There is no better time to celebrate Women Power than during Durga Puja. Here is my personal story. The first big female influence on my life has been that of my mother, Joyce. She loves me, like all mothers love their sons, but best of all she has taught me to tackle failure, to get up, dust myself and run on. In class eight I had been kept back at St Xavier's, Kolkata. I had moved mid-year from St Columba's, Delhi, as my father had been transferred from Delhi to Kolkata. The coursework and academic schedules didn't match and I found myself unable to keep up with my classmates.

Those excuses sound fine in hindsight. At the time it happened, and the report card came in, it was crushing. That afternoon my mother did something unusual. She took the family out to lunch. I remember we went to Waldorf, an old Chinese restaurant in Kolkata for what would have appeared to be a celebration. She told me the coming year would be easy enough for me because I had made myself familiar with my books anyway, and could expect to do much better than my classmates. “It'll be easy for you, son,” she said, “don't worry.”

There was a mother's indulgence in that conversation but also a steely will. She was motivating me to do much better the following year, had more or less told me I had the tools and the experience to do well and indicated that success was obvious if I worked honestly for it, and that I would have no excuses in twelve months. Best of all, It was all conveyed with a smile and in an easy manner, over a family lunch.

The second big female influence is that of my wife, Tonuca. From her I've learnt the skill of prioritising, of determination and of commitment. We have a long-distance marriage. She is a doctor and a mother in New York, caring for her daughters from a previous marriage. She is determined to make our marriage work and her career work, to do her duty to her children and find time for companionship with her husband. It's not easy, but to Tonuca it's a no-brainer – it has to be done and done smoothly. She needs to be in New York till her girls go to college in 2017; she owes them that.

So we meet every eight weeks, making trips to each other's cities, chalking up – and using – frequent-flyer miles, and appreciating each other that much more, I would imagine, than if we woke up in the same house 365 days a year. To juggle three different commitments – as a mother, a wife and a doctor – and to make a mark in all three, when de-prioritising one or even two would have been so tempting, is a hallmark of success. Tonuca has taught me a lot.

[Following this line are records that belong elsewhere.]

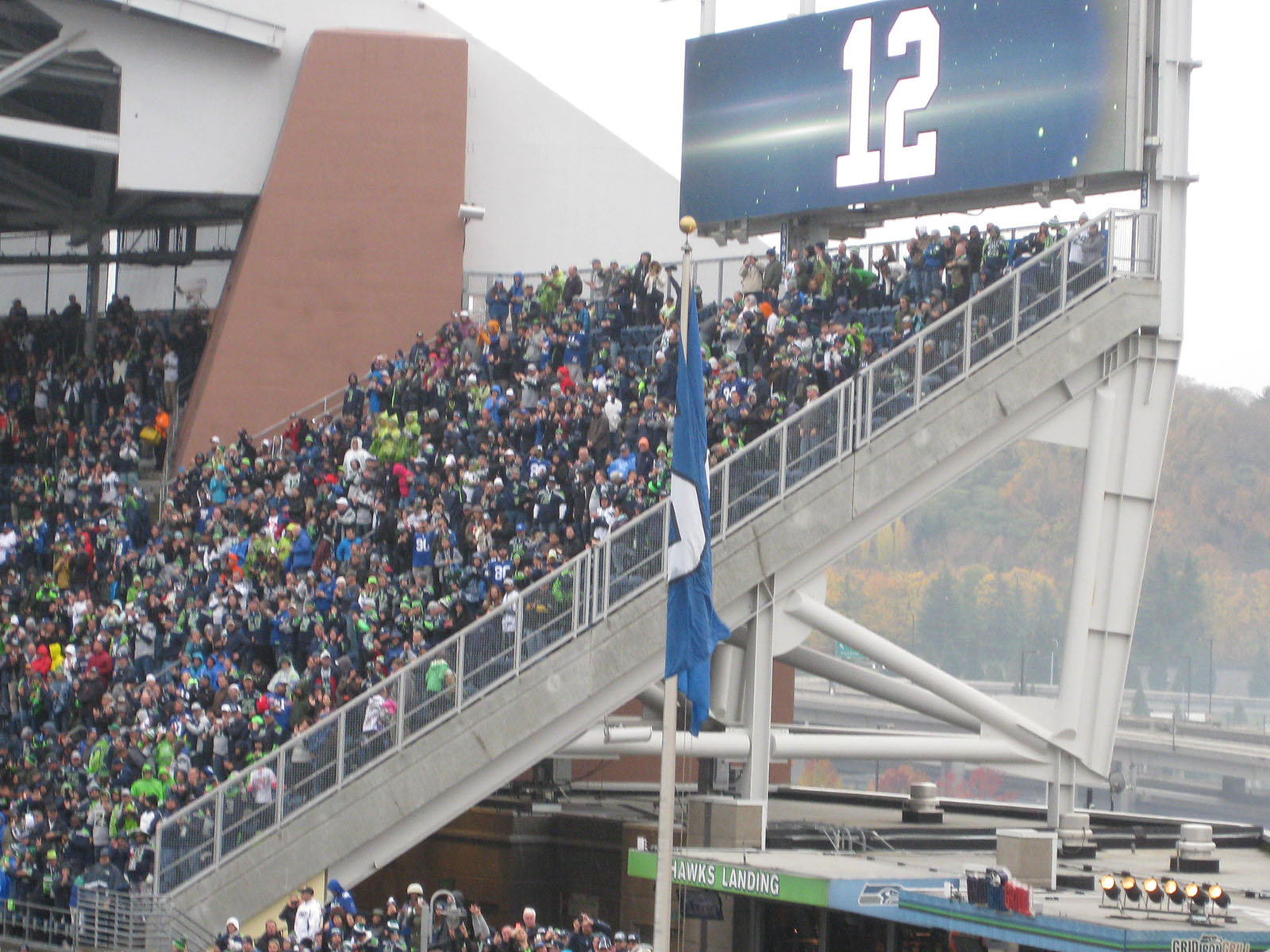 The Seahawks' 12th Man flag flies from Hawks Landing at Lumen Field in Seattle, Washington
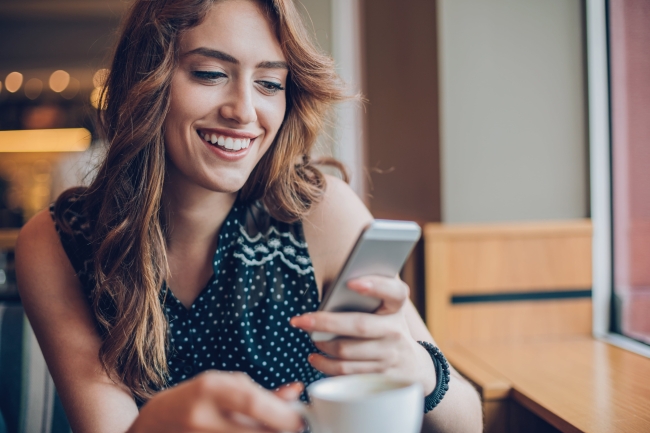 Smiling woman in polka dot top looking at smartphone with coffee cup at cafe table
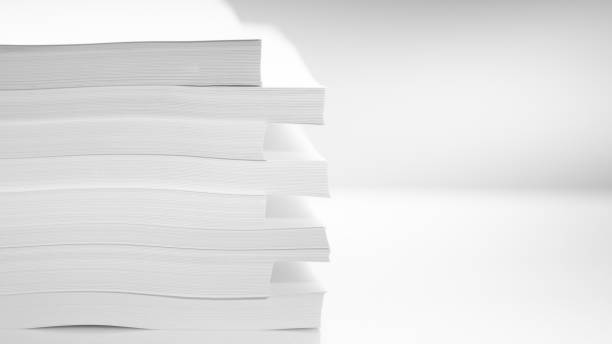 Several stacks of white paper on a white background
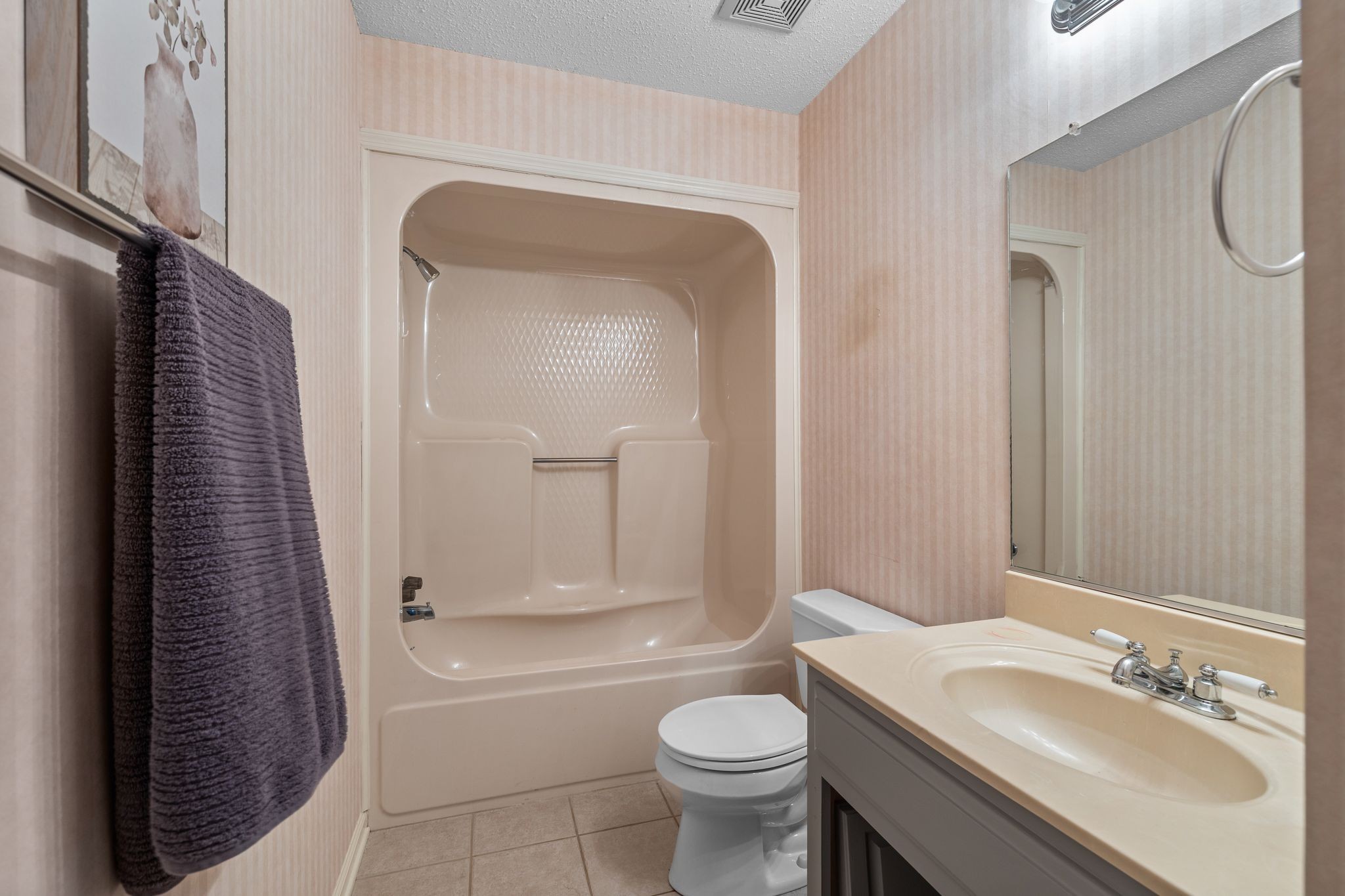 4628 Dugger Road Culleoka, TN 38451 - Photo 25 of 40 a bathroom with a granite countertop sink toilet and shower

The third big female influence is that of my daughter, Aanya. She has the uncomplicated honesty and the brutal frankness of youth. She is my worst, or best, critic. If I'm not looking good on stage or the way I delivered my speech in Parliament had some shortcomings, she will tell me. If my clothes sense sometimes fails me, Aanya lets me know. In her own way, she keeps me grounded and I have started valuing her opinion. Realizing her opinion matters to me, she has, showing a maturity beyond her years, begun to offer it with particular thought and integrity. She also keeps me contemporary, I often joke, by introducing me to
new trends in music.

The fourth big female influence in my life was that of my former wife, Rila Banerjee. In 1991, I left a secure job because an entrepreneurial bug bit me. She encouraged me to believe in the idea, when it was only an idea. Risk-taking is important for success. After all, even Edmund Hillary named his autobiography Nothing Venture, Nothing Win! The final female influence in my life is that of Mamata Banerjee, Chief Minister of West Bengal. She is the older sister I never had, a friend, mentor, guide and leader. From her, I imbibed the merits of conviction and resilience. When she began her independent political career in the mid-1990s, nobody gave her a ghost of a chance. In time, she built a career, built a party, built a movement and built a mandate. Now she is determined to (re)build a society at peace with itself.

Friends, each of the six influences – five of them women – from my life I have written about in the preceding paragraphs has taught me something different. Each of them represents a different set of qualities. Those qualities come together in an intricate matrix – a matrix that spells success.